Much as I'd find it hard to see why I should vote
for the EU, I will admit that this is my main niggling doubt.
steeplejack suggested elsewhere (what he admits is a longshot) that in the event of Brexit, UKIP may be sated and dissolve. That'd be great, but I'm doubtful. It's more likely that a UKIP-inflected Tory right will be newly invigorated - not that Leave
is a confidence vote in the UKIPpy right, but that because of the way the "debate" has been covered in the media and presented by the official campaigns, a Leave vote may be presented as such. Let's be honest here: that's a worry.

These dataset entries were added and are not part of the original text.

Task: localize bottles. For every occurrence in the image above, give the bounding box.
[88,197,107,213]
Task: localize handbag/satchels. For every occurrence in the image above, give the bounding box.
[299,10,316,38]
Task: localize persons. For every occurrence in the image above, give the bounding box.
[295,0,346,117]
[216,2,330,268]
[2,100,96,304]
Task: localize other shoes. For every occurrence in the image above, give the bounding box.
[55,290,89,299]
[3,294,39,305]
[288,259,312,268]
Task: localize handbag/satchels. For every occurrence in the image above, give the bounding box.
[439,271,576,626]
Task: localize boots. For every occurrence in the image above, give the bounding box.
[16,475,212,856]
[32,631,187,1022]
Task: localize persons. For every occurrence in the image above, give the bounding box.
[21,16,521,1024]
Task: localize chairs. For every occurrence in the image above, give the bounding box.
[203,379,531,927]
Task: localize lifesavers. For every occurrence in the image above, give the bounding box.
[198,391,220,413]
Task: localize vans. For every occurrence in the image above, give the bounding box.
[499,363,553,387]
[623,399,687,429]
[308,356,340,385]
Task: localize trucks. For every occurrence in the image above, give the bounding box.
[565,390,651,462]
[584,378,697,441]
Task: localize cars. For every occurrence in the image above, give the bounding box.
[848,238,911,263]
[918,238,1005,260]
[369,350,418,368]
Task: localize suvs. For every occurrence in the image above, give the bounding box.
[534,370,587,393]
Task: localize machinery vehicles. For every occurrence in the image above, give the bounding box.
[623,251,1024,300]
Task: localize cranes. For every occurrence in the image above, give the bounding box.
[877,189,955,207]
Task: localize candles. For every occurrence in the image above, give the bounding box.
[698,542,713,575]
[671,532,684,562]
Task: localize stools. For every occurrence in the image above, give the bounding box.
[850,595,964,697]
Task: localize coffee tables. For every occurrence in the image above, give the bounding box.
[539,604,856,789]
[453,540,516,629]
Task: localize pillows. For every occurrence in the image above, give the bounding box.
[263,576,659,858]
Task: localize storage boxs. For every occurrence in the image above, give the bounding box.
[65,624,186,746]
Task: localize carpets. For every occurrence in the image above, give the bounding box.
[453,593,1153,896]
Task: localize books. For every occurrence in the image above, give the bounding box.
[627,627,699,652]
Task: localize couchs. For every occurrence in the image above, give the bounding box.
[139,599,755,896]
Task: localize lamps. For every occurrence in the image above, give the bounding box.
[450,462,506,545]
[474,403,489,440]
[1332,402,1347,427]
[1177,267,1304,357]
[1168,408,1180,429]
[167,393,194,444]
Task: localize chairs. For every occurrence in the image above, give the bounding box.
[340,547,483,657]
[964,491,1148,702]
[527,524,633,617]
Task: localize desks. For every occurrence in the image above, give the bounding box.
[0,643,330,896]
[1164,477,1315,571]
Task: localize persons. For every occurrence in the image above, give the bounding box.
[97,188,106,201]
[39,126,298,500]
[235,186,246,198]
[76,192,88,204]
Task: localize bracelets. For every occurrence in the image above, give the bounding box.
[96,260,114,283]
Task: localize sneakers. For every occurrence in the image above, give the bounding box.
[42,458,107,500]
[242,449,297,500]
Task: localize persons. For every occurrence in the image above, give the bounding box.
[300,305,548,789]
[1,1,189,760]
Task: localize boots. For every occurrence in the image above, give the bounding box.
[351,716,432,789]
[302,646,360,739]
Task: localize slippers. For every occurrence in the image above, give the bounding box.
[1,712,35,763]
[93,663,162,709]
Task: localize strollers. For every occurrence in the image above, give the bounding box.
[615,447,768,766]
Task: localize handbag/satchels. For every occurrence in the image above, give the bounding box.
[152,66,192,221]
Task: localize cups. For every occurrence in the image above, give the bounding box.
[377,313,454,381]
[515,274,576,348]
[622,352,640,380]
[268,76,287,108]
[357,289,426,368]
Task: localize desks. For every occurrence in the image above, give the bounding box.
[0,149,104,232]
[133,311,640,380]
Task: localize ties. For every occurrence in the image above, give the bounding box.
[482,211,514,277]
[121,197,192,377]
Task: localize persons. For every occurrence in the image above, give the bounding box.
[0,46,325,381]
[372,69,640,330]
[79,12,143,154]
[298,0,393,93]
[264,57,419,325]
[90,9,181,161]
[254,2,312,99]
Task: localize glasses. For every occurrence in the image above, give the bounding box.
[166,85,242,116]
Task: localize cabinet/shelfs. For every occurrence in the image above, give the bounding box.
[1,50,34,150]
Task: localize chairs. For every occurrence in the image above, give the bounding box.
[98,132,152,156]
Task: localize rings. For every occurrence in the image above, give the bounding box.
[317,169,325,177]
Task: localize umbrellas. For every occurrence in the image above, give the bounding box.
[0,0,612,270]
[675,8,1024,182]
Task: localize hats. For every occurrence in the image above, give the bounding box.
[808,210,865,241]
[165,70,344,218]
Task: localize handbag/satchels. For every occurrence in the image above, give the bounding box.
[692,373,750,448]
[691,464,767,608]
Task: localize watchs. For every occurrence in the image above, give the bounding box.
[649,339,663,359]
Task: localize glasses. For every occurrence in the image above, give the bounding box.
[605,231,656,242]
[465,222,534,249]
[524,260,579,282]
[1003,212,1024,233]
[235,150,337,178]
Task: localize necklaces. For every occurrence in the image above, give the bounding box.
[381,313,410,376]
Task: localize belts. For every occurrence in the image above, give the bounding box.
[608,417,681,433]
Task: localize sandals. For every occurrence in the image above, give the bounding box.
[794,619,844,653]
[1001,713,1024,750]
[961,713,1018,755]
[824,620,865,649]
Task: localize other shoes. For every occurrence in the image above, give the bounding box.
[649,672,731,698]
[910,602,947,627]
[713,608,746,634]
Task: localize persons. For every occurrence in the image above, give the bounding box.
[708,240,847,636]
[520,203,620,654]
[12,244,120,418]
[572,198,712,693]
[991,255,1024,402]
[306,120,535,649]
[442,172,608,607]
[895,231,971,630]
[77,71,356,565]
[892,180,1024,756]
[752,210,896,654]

I've felt very disconnected from this referendum. In real life here, nobody is talking about it. I had thought it was a phony war, whipped up by the media. But over the last couple of days I've been reading reports like that of
John Harris in the Guardian. He paints a picture that I don't recognise, where people
are engaged. Not in the official campaigns, but as a conduit for their dissatisfaction. I think the difference must be that I'm in Scotland: people here really
aren't attaching their dissatisfaction - or interest - to this issue (indeed, if polls are correct, the majority here are for Remain, though they're not necessarily as enthusiastic about the institutions of the EU as sometimes depicted).
ska invita and others draw parallels and differences with the independence referendum. I think the indyref and GE15 are the points at which that same dissatisfaction was expressed here. Those outlets weren't available in Stoke, Merthyr, Birmingham and Manchester (visited by John Harris). Mrs la rouge's family are from the Stoke area, and we visit regularly. It's true that those visits are the only times anyone has discussed the Brexit referendum with me. Maybe that's not just coincidence after all.
I'm still most likely to abstain, because this for me has been a big nothing. Turning on the TV all I see is a spat between neoliberal A and neoliberal B. That's not my fight. But looking at the dissatisfaction described in Stoke, Merthyr, Birmingham and Manchester, I recognise that as my fight. Not the conduit, but the dissatisfaction. If that dissatisfaction is interpreted by the media and the political elite as a vote of confidence in a UKIPpy Tory right, then we have a problem. (There is a parallel though different problem in Scotland, which readers of the Scotland boards can discover for themselves).
I'm thinking aloud here. These aren't fully formed thoughts, because I've given this referendum very little attention.